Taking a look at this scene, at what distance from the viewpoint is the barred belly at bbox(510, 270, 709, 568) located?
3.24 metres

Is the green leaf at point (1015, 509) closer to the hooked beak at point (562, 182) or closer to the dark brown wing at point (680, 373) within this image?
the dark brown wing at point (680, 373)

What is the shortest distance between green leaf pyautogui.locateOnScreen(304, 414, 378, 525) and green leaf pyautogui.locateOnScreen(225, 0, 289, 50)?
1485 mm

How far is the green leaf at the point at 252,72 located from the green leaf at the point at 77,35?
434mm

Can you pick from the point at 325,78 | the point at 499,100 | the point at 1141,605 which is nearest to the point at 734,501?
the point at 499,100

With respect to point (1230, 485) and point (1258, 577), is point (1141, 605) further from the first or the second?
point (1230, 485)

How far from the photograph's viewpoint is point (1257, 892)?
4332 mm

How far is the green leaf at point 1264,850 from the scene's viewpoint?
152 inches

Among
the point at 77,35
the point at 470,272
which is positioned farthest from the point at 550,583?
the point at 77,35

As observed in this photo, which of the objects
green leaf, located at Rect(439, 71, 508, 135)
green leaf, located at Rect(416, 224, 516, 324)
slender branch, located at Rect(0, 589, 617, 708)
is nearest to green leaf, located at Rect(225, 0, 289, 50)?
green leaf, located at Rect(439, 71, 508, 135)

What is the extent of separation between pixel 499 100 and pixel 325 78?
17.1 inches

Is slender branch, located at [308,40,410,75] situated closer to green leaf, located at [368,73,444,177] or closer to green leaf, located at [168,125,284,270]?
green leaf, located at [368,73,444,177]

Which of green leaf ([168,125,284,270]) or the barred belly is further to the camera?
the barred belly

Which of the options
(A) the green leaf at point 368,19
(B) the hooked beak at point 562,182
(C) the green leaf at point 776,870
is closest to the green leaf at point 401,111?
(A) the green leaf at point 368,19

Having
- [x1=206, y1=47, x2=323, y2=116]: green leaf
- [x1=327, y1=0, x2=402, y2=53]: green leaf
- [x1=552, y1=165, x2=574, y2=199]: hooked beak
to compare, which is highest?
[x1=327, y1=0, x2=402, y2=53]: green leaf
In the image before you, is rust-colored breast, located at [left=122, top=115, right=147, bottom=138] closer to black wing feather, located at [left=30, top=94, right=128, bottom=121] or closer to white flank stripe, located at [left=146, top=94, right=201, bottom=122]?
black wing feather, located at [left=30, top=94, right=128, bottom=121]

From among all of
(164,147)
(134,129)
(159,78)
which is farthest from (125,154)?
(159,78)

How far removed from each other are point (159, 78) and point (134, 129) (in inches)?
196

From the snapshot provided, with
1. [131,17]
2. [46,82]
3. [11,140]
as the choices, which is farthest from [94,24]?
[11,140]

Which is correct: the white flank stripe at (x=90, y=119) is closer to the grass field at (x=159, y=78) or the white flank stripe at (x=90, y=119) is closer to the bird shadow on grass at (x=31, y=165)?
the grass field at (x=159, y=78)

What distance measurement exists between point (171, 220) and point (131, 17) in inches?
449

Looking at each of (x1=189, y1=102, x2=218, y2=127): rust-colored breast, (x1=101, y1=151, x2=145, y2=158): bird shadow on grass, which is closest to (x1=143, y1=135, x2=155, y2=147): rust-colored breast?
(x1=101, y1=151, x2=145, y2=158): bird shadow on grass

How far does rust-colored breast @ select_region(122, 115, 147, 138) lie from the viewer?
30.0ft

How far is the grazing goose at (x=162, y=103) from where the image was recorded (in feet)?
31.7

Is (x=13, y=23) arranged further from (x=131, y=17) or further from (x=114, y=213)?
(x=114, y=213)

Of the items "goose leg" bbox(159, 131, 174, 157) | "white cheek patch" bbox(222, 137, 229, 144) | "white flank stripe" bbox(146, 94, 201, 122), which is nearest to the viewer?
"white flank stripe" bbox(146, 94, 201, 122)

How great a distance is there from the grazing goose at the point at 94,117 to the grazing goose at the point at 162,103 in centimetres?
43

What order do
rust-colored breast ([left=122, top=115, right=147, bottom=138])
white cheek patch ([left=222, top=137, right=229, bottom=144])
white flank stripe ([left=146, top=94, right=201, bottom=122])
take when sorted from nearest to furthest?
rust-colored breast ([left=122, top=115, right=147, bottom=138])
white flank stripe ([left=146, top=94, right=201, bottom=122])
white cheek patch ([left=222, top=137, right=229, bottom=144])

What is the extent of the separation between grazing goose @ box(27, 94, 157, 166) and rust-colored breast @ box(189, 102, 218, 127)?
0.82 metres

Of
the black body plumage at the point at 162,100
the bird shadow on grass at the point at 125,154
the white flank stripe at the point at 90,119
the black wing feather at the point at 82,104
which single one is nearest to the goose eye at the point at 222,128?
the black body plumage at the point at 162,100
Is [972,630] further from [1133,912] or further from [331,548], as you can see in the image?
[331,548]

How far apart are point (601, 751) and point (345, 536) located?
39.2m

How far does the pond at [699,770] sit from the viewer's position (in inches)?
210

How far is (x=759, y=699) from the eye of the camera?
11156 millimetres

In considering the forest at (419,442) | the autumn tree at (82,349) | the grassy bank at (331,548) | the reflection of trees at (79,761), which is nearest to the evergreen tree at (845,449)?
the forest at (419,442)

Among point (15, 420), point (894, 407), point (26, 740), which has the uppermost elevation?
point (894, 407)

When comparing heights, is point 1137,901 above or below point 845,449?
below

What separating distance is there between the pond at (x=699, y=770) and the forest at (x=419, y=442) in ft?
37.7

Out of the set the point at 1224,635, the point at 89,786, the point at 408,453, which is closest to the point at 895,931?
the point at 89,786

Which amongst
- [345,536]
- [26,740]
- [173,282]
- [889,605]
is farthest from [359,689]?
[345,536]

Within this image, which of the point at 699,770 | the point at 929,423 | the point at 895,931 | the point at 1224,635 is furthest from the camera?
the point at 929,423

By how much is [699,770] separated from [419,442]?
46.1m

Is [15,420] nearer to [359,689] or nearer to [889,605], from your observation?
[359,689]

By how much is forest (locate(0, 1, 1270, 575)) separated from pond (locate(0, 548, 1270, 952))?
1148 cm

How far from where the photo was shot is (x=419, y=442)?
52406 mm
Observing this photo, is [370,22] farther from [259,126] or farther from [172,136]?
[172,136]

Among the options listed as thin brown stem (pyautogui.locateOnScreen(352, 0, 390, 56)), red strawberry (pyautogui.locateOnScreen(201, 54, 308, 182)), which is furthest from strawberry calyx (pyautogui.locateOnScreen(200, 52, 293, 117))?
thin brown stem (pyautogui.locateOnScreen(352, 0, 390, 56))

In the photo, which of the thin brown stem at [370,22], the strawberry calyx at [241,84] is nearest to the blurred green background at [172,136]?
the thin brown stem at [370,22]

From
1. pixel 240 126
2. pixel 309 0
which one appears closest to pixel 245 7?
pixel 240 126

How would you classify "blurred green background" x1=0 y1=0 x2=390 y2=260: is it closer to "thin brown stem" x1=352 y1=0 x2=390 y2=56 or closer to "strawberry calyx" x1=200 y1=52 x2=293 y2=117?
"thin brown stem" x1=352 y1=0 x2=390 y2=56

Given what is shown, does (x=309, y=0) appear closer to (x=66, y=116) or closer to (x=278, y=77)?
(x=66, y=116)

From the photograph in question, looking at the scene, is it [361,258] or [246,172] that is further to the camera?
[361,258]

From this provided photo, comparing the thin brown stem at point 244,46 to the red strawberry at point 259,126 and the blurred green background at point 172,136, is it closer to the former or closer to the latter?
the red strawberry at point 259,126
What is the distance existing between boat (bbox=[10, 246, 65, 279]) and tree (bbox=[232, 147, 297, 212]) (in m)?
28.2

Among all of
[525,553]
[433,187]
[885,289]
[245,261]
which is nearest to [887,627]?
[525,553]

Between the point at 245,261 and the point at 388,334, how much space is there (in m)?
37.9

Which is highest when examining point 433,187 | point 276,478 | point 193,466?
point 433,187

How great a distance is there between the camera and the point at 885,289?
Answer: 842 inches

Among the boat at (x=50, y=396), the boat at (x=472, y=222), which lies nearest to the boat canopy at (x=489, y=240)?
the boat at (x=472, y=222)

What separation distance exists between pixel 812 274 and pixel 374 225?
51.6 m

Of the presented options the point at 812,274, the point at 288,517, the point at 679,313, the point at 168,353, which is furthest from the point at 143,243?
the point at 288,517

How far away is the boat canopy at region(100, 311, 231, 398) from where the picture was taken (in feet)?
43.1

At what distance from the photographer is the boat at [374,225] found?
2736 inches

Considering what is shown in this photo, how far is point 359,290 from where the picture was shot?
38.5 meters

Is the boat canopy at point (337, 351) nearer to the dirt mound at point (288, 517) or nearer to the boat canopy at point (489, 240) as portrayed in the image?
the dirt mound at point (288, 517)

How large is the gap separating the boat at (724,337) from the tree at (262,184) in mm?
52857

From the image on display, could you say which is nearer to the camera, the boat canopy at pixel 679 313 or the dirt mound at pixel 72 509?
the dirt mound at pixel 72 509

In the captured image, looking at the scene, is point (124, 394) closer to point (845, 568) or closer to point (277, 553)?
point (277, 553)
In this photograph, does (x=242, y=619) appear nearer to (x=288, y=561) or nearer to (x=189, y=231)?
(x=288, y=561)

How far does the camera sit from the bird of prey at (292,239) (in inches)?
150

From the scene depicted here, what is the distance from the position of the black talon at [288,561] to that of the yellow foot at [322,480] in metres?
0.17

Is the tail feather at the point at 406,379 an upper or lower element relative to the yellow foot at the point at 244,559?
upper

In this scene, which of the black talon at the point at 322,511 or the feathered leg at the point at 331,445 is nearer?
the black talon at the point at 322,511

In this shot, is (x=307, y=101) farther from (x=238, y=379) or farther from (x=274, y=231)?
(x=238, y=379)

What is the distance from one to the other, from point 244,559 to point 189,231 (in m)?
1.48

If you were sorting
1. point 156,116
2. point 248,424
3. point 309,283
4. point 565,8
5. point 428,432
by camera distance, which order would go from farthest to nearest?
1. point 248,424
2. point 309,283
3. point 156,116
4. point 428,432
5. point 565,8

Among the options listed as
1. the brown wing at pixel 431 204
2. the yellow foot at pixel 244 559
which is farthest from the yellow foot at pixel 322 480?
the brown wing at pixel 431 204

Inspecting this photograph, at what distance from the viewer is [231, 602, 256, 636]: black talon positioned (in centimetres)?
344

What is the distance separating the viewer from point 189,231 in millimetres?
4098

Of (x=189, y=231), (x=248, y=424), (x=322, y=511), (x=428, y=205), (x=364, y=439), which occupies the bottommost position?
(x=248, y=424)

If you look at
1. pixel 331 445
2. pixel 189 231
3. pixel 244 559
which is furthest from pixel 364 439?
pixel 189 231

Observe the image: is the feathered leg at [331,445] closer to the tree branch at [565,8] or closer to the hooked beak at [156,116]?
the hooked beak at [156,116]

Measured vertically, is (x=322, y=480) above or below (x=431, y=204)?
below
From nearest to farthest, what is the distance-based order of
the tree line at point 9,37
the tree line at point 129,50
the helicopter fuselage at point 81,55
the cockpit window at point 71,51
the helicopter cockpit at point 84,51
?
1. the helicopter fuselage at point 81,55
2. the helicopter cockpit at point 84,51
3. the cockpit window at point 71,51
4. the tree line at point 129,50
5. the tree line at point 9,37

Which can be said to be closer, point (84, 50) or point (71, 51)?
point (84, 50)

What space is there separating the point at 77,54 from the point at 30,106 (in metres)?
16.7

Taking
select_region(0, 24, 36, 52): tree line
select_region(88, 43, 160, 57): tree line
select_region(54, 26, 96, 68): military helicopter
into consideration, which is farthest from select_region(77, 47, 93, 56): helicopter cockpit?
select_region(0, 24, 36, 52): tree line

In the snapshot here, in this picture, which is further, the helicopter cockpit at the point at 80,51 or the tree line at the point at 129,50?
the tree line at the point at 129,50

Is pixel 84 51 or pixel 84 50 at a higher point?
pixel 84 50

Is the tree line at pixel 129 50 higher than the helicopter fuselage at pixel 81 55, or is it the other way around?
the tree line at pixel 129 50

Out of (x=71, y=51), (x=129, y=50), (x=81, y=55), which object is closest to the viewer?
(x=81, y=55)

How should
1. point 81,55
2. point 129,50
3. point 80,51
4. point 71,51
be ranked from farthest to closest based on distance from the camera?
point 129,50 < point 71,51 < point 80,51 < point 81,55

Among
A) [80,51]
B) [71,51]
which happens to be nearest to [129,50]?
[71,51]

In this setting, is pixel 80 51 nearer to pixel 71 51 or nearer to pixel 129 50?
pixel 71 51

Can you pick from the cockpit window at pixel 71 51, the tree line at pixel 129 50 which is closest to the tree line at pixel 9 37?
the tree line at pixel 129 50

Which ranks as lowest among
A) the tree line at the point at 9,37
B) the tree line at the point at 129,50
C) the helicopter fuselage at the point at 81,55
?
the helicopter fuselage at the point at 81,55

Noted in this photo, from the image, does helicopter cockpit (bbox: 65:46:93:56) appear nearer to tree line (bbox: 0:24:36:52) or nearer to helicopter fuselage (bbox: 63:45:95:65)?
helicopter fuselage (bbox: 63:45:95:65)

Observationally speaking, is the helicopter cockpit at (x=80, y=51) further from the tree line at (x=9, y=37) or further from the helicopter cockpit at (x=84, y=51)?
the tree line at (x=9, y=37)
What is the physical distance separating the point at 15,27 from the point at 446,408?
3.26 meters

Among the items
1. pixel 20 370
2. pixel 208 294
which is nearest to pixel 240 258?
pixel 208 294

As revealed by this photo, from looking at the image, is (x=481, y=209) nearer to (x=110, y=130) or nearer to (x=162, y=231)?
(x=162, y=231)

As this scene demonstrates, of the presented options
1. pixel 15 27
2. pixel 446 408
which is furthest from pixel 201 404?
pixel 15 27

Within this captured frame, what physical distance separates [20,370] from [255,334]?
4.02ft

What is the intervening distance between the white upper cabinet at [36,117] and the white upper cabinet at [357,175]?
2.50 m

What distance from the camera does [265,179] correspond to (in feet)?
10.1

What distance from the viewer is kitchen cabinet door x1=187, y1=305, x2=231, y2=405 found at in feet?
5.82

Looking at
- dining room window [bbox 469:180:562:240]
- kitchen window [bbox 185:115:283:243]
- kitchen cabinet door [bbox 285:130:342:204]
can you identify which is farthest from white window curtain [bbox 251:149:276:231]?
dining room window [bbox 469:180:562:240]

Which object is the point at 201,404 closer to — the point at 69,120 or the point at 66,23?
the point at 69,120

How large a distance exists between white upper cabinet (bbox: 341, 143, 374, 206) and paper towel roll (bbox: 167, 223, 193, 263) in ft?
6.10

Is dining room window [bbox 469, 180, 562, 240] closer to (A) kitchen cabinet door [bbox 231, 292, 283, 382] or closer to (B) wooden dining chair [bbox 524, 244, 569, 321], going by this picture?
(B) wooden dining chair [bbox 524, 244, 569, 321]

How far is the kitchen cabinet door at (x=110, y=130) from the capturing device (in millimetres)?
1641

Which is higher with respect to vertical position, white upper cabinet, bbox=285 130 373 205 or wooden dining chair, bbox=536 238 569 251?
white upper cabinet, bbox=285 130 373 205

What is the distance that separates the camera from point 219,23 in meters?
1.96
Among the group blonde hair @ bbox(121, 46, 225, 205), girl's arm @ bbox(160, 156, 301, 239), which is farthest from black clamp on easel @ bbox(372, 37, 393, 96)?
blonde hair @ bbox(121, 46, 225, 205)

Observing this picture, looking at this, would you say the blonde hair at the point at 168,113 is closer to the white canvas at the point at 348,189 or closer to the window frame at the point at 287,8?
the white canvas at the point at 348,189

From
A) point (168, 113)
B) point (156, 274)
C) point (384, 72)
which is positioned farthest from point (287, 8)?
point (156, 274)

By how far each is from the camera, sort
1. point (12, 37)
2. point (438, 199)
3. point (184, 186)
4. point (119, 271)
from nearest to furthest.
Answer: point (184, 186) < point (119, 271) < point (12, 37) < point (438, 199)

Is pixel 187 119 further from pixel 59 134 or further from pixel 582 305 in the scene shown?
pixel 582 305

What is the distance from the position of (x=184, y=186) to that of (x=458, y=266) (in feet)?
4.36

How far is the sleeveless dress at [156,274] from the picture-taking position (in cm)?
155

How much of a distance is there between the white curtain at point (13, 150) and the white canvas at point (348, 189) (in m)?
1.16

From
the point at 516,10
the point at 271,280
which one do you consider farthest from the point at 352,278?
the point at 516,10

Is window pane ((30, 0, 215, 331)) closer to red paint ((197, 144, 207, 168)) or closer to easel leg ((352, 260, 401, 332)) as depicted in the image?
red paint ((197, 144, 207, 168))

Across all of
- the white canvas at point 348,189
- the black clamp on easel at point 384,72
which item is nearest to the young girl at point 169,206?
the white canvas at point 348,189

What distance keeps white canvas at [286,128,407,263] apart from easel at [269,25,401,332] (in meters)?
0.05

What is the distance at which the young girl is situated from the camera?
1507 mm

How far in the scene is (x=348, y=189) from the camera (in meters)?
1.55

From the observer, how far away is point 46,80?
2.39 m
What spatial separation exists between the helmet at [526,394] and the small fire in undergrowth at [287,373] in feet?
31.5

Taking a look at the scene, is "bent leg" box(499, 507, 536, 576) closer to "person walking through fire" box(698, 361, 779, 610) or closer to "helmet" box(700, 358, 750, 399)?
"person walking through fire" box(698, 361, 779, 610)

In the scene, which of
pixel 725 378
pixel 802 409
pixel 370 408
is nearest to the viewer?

§

▶ _What the task asks_: Each line from the one with "What distance keeps" through the last line of the records must be written out word for word. Include nothing else.

▶ _Response for this exercise_:
What distance keeps white canvas at [286,128,407,263] apart from easel at [269,25,401,332] (in meters)?
0.05

What is the distance at which the young girl is situated from the camera?
1507 mm

How far in the scene is (x=348, y=189) from the camera (in meters)?
1.55

From the observer, how far away is point 46,80?
2.39 m
What spatial separation exists between the helmet at [526,394] and the small fire in undergrowth at [287,373] in feet?
31.5

Taking a look at the scene, is "bent leg" box(499, 507, 536, 576) closer to "person walking through fire" box(698, 361, 779, 610) or closer to "helmet" box(700, 358, 750, 399)?
"person walking through fire" box(698, 361, 779, 610)

In the scene, which of
pixel 725 378
pixel 802 409
pixel 370 408
is nearest to the viewer?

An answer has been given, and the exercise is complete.